0010 :License: The GNU Free Documentation License, Version 1.2
0011 (dual licensed under the GPL v2)
0012 :Reviewers: Mathieu Desnoyers, Huang Ying, Hidetoshi Seto,
0013 and Frederic Weisbecker.
0014
0015
0016 Written for: 2.6.31
0017
0018 Terminology used in this Document
0019 ---------------------------------
0020
0021 tail
0022 - where new writes happen in the ring buffer.
0023
0024 head
0025 - where new reads happen in the ring buffer.
0026
0027 producer
0028 - the task that writes into the ring buffer (same as writer)
0029
0030 writer
0031 - same as producer
0032
0033 consumer
0034 - the task that reads from the buffer (same as reader)
0035
0036 reader
0037 - same as consumer.
0038
0039 reader_page
0040 - A page outside the ring buffer used solely (for the most part)
0041 by the reader.
0042
0043 head_page
0044 - a pointer to the page that the reader will use next
0045
0046 tail_page
0047 - a pointer to the page that will be written to next
0048
0049 commit_page
0050 - a pointer to the page with the last finished non-nested write.
0051
0052 cmpxchg
0053 - hardware-assisted atomic transaction that performs the following::
0054
0055 A = B if previous A == C
0056
0057 R = cmpxchg(A, C, B) is saying that we replace A with B if and only
0058 if current A is equal to C, and we put the old (current)
0059 A into R
0060
0061 R gets the previous A regardless if A is updated with B or not.
0062
0063 To see if the update was successful a compare of ``R == C``
0064 may be used.
0065
0066 The Generic Ring Buffer
0067 -----------------------
0068
0069 The ring buffer can be used in either an overwrite mode or in
0070 producer/consumer mode.
0071
0072 Producer/consumer mode is where if the producer were to fill up the
0073 buffer before the consumer could free up anything, the producer
0074 will stop writing to the buffer. This will lose most recent events.
0075
0076 Overwrite mode is where if the producer were to fill up the buffer
0077 before the consumer could free up anything, the producer will
0078 overwrite the older data. This will lose the oldest events.
0079
0080 No two writers can write at the same time (on the same per-cpu buffer),
0081 but a writer may interrupt another writer, but it must finish writing
0082 before the previous writer may continue. This is very important to the
0083 algorithm. The writers act like a "stack". The way interrupts works
0084 enforces this behavior::
0085
0086
0087 writer1 start
0088 <preempted> writer2 start
0089 <preempted> writer3 start
0090 writer3 finishes
0091 writer2 finishes
0092 writer1 finishes
0093
0094 This is very much like a writer being preempted by an interrupt and
0095 the interrupt doing a write as well.
0096
0097 Readers can happen at any time.
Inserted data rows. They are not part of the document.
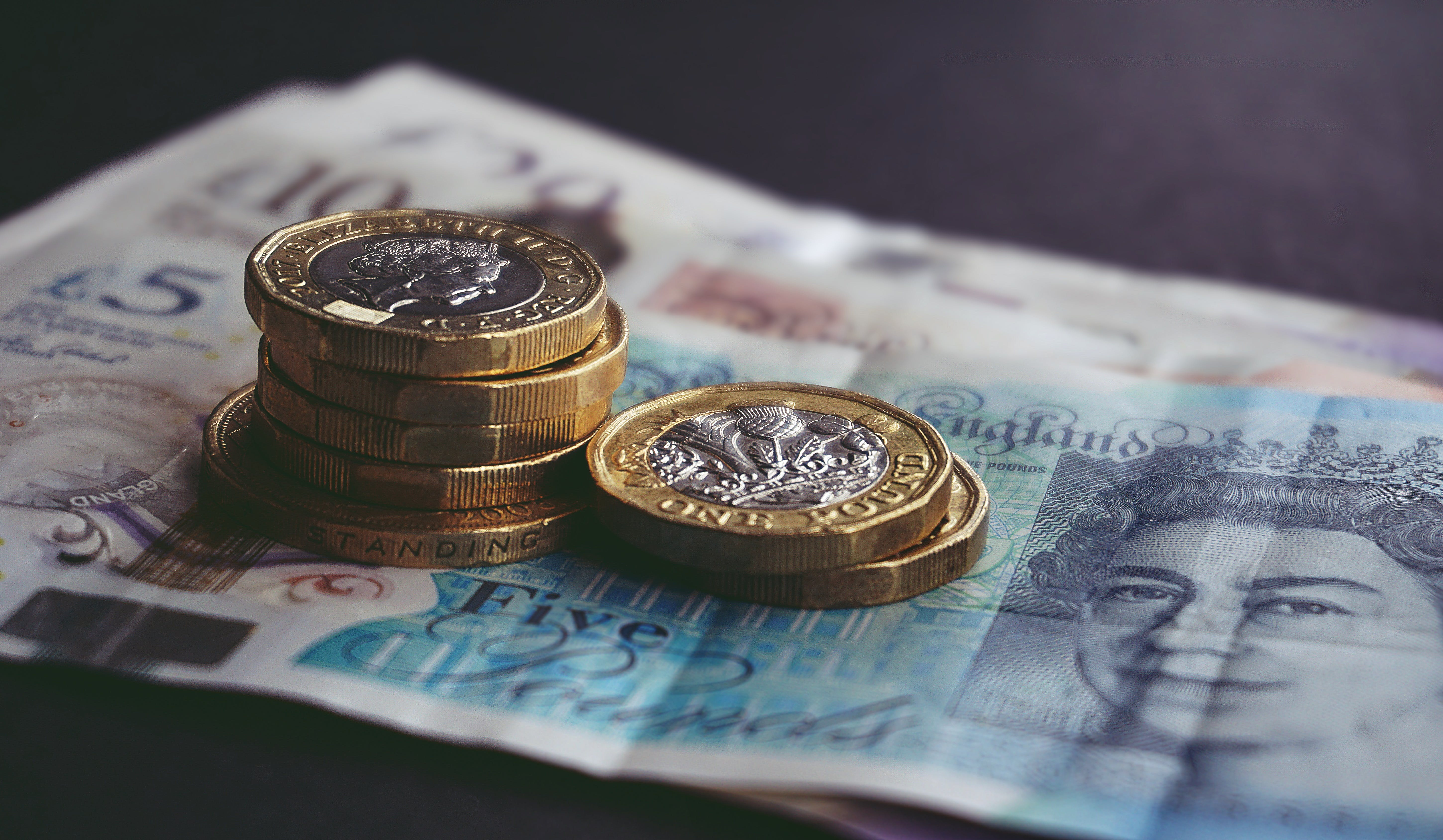 Free stock photo of money, coins, cash, currency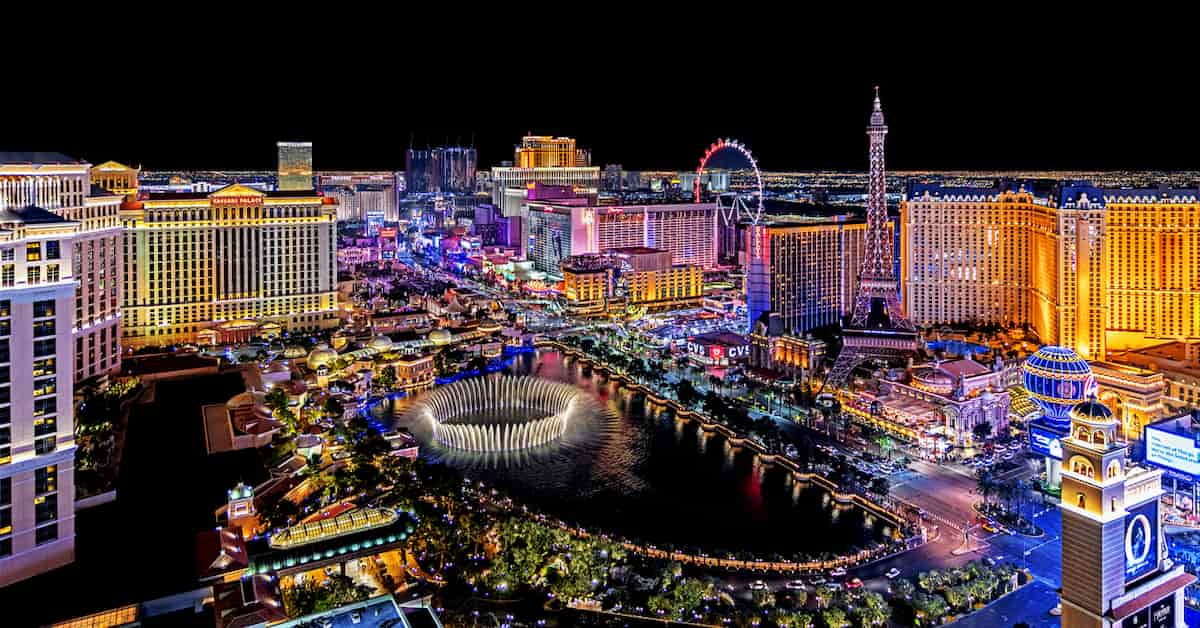With Interesting Irony Las Vegas Sands Evaluates Entry into US Sports Wagering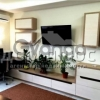 Продается квартира 1-ком 51 м² Симоненко Василия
But no two readers may run at the
0098 same time, nor can a reader preempt/interrupt another reader. A reader
0099 cannot preempt/interrupt a writer, but it may read/consume from the
0100 buffer at the same time as a writer is writing, but the reader must be
0101 on another processor to do so. A reader may read on its own processor
0102 and can be preempted by a writer.
0103
0104 A writer can preempt a reader, but a reader cannot preempt a writer.
0105 But a reader can read the buffer at the same time (on another processor)
0106 as a writer.
0107
0108 The ring buffer is made up of a list of pages held together by a linked list.
0109
0110 At initialization a reader page is allocated for the reader that is not
0111 part of the ring buffer.
0112
0113 The head_page, tail_page and commit_page are all initialized to point
0114 to the same page.
0115
0116 The reader page is initialized to have its next pointer pointing to
0117 the head page, and its previous pointer pointing to a page before
0118 the head page.
0119
0120 The reader has its own page to use. At start up time, this page is
0121 allocated but is not attached to the list. When the reader wants
0122 to read from the buffer, if its page is empty (like it is on start-up),
0123 it will swap its page with the head_page. The old reader page will
0124 become part of the ring buffer and the head_page will be removed.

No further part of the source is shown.